Majdanek was een wijk van Lublin op ongeveer 3 km zuid-oost van het stadscentrum. In de herfst van 1941 werd aan de rand van deze wijk een concentratiekamp opgericht. Het kamp Majdanek was een unicum in de nazi-concentratiekampen, omdat het tegen Lublin aan lag. Andere kampen werden steeds gebouwd in onbewoonde streken, ver van steden en ver van wegen. Majdanek was na Auschwitz het grootste concentratiekamp in Europa. Op een document van 8 december 1941 stond vermeld dat 150.000 krijgs- en burgergevangenen een plaats moesten vinden in Majdanek. Maar snel werd Majdanek, behalve een concentratiekamp, een massaal vernietigingskamp en behoorde het tot één van de grootste dodenkampen in Polen.

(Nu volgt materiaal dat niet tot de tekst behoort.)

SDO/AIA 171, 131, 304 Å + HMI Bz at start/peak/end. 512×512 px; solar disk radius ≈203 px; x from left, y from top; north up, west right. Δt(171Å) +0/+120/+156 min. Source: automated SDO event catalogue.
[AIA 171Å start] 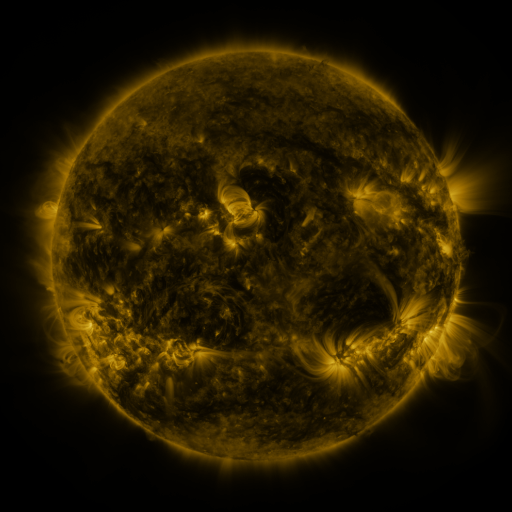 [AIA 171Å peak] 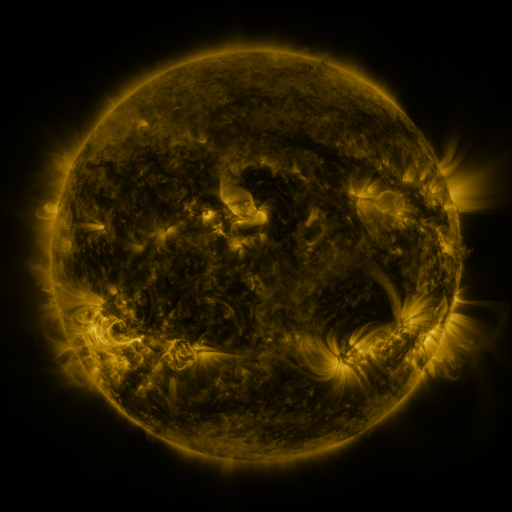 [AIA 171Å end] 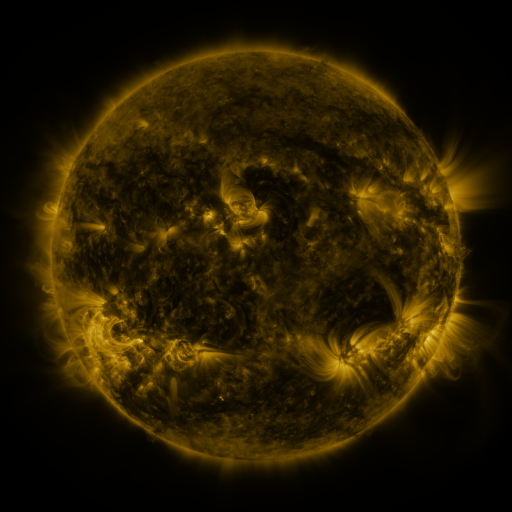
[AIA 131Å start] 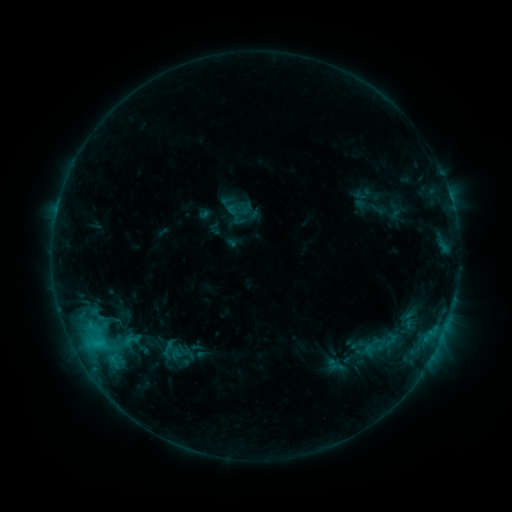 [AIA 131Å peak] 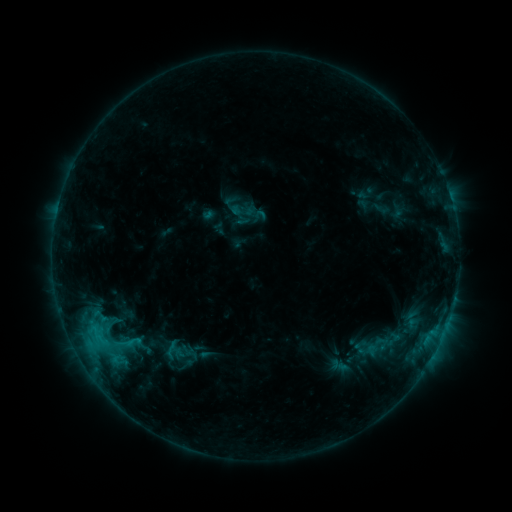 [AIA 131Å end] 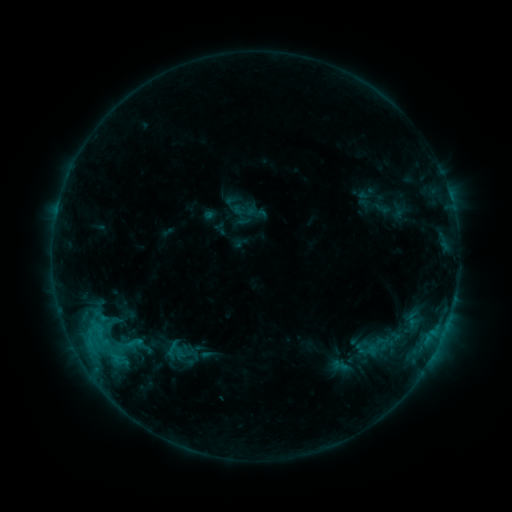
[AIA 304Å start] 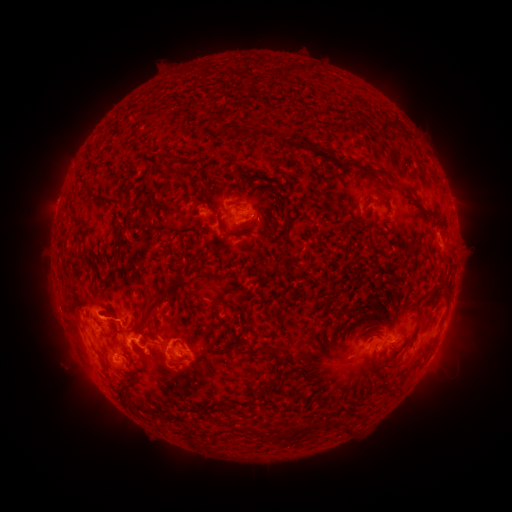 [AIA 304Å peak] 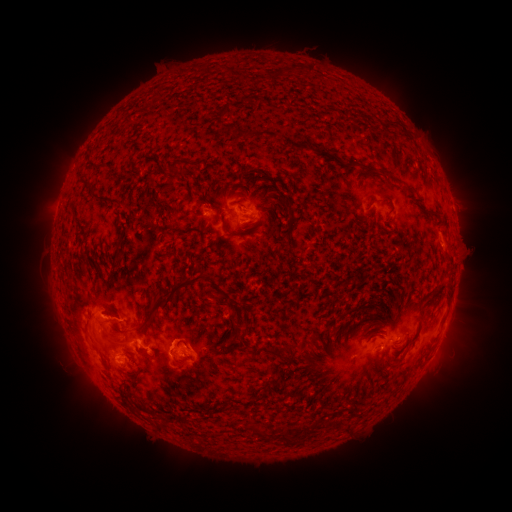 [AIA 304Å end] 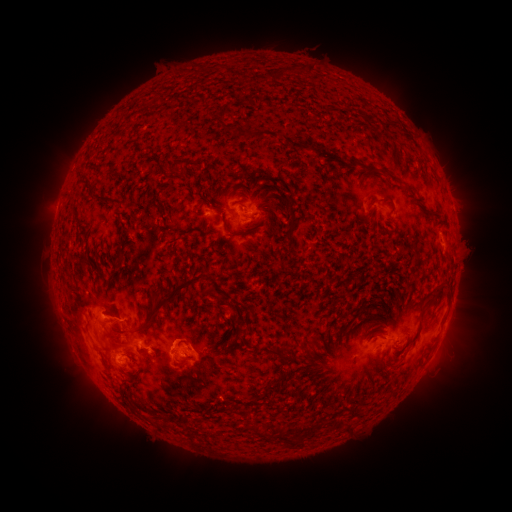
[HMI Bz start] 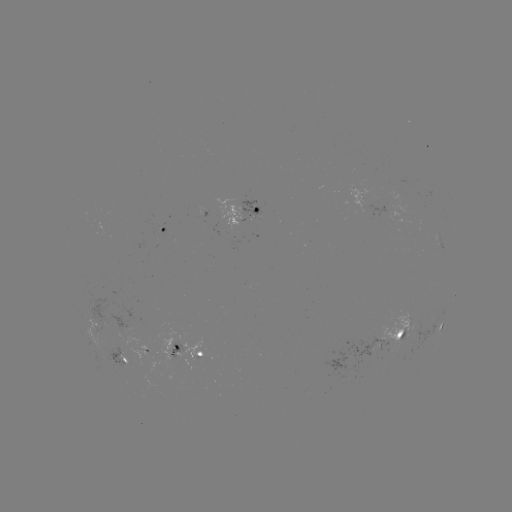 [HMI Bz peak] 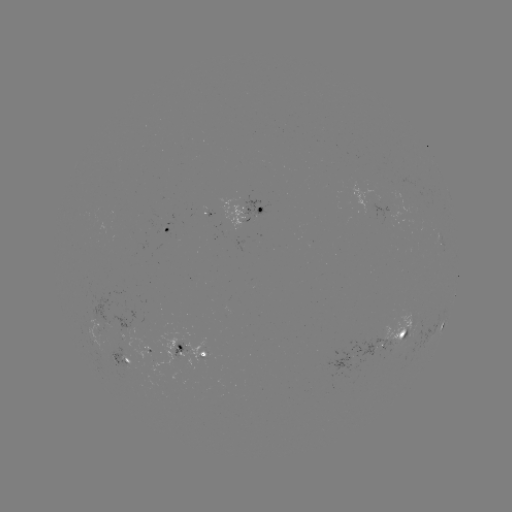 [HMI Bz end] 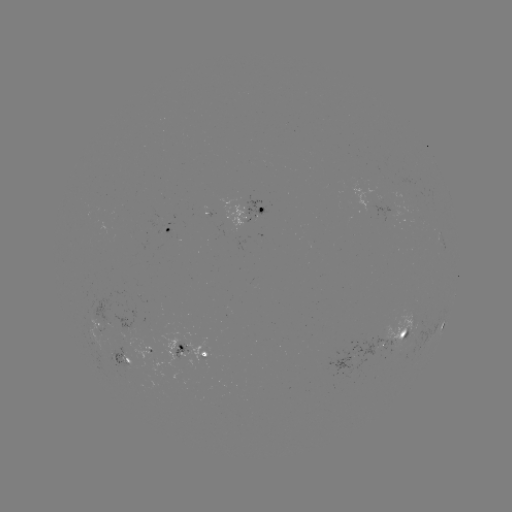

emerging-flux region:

Het kamp werd in oktober 1941 in gebruik genomen en op 22 juli 1944 door de Sovjets bevrijd. Meer dan 360.000 mensen, 51 nationaliteiten uit 26 landen, werden door middel van gas uitgeroeid. Joden waren de grootste groep, ongeveer 100.000 van hen werden hier vermoord. Het totaal aantal doden van Majdanek moet rond de 800.000 liggen. In april 1944 werd begonnen met de evacuatie van het kamp omdat het Rode Leger in aantocht was. De vrouwen werden naar Ravensbrück gebracht, de mannen naar Auschwitz en Gross-Rosen. De zieken werden voor vernietiging naar Birkenau gezonden. Op 20 juli 1944, twee dagen voor de bevrijding van Lublin, bevonden zich nog 2.000 gevangenen in het kamp. Duizend werden te voet naar Auschwitz gestuurd. Een groot aantal werd onderweg neergeschoten, omdat ze geen kracht meer hadden om verder te lopen. Het Russische leger trof bij aankomst in het kamp slechts een duizendtal zieken aan. Het kamp is voor een deel intact gebleven en omgevormd tot een reusachtig museum. Dank zij de nog bestaande gevangenenbarakken, de gaskamers, crematoria en de authentieke voorwerpen en documenten, bestaat de mogelijkheid om de gruwelgeschiedenis van Majdanek te leren kennen. Als herdenkingsplaats laat Majdanek de grootste indruk na van allemaal, omdat de sinistere geest van de concentratiekampen er het best bewaard is gebleven.